En octobre 2008, le synode des évêques se réunira pour la seconde fois depuis l’avènement de Benoît XVI pour réfléchir sur un sujet capital dans la vie de l’Eglise, puisqu’il s’agit de la Parole de Dieu, telle qu’elle est reçue et méditée par le peuple fidèle. Depuis les origines du christianisme, et à travers toutes les époques, cette Parole a nourri la communauté chrétienne, de telle façon qu’elle a toujours été intimement associée au partage de l’Eucharistie. Il n’y a jamais eu dissociation dans la proclamation du dogme entre le donné scripturaire, celui des deux Testaments, et la spéculation théologique. C’est une évidence chez les Pères de l’Eglise des premiers siècles dont la méthode exégétique constante tient dans la mise en tension de la Bible hébraïque et de l’Evangile, de la prophétie et de la promesse. C’est aussi vrai avec les grands docteurs médiévaux, contrairement à un préjugé tenace. Un saint Bernard a tellement intériorisé l’Ecriture qu’elle est sa langue naturelle et un saint Thomas d’Aquin n’a d’autre critère de vérification que la parole de Dieu, sans cesse approfondie.

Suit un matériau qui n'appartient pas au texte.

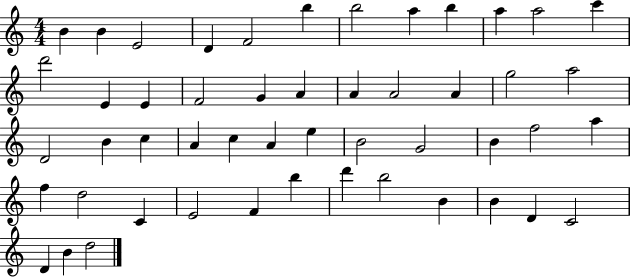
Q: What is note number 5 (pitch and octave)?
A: F4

Mais le synode des évêques, en dépit d’une continuité manifeste jusqu’au dernier concile œcuménique et au-delà, ne pourra éluder ce qui demeure sensible des grandes crises exégétiques que le christianisme a traversées à la Renaissance et à l’Age moderne. Au XVIe siècle, en effet, la Réforme a mis en cause une autorité magistérielle se substituant à celle de la Bible. Aux
siècles derniers, c’est l’autorité scientifique qui a voulu s’imposer pour formuler une interprétation de textes désormais soumis aux critères rationnels de l’Histoire. A Vatican II, l’Eglise a répondu aux objections toujours vivaces liées à ces deux provocations de fond, dans la Constitution Dei Verbum qui demeure le grand texte de référence sur l’Ecriture et la Tradition. A l’objection réformée, il est répondu que l’autorité du Magistère ne se substitue pas à celle de la Parole de Dieu mais s’interpose entre les diverses gloses qui prétendent en fixer le sens. A l’objection scientifique, il est fait pleinement droit dans ses requêtes légitimes mais pas au prix de ce qu’est l’Ecriture, c’est-à-dire le don que Dieu fait de lui-même et qui nous communique son mystère le plus intime.

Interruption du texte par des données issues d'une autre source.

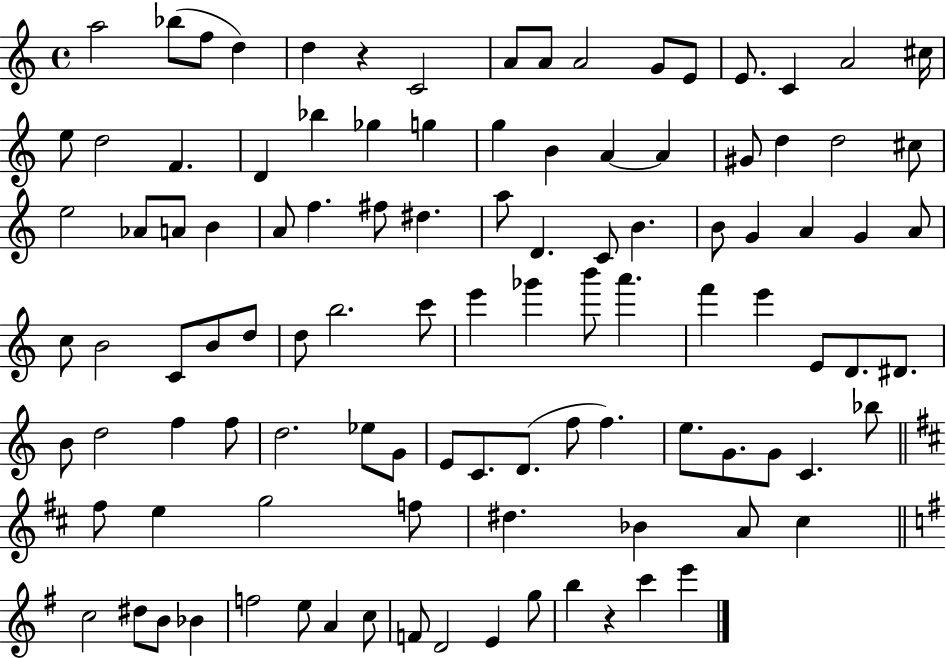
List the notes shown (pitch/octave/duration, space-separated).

A5/h Bb5/e F5/e D5/q D5/q R/q C4/h A4/e A4/e A4/h G4/e E4/e E4/e. C4/q A4/h C#5/s E5/e D5/h F4/q. D4/q Bb5/q Gb5/q G5/q G5/q B4/q A4/q A4/q G#4/e D5/q D5/h C#5/e E5/h Ab4/e A4/e B4/q A4/e F5/q. F#5/e D#5/q. A5/e D4/q. C4/e B4/q. B4/e G4/q A4/q G4/q A4/e C5/e B4/h C4/e B4/e D5/e D5/e B5/h. C6/e E6/q Gb6/q B6/e A6/q. F6/q E6/q E4/e D4/e. D#4/e. B4/e D5/h F5/q F5/e D5/h. Eb5/e G4/e E4/e C4/e. D4/e. F5/e F5/q. E5/e. G4/e. G4/e C4/q. Bb5/e F#5/e E5/q G5/h F5/e D#5/q. Bb4/q A4/e C#5/q C5/h D#5/e B4/e Bb4/q F5/h E5/e A4/q C5/e F4/e D4/h E4/q G5/e B5/q R/q C6/q E6/q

Mais c’est à une crise tout à fait contemporaine que les évêques devront répondre et qui est aussi le produit des deux précédentes. En effet, déstabilisée, l’opinion apparaît souvent manipulée à la fois par les fondamentalistes qui excluent toute sage herméneutique et par des néo-gnostiques habiles à diffuser toutes sortes de légendes et de contre-sens jusqu’à l’absurde. Le temps est donc venu pour l’Eglise dans son ensemble de réassumer sa grande tradition de science éclairée et de méditation mystique pour annoncer au monde le Salut que Dieu lui propose dans un dialogue ininterrompu.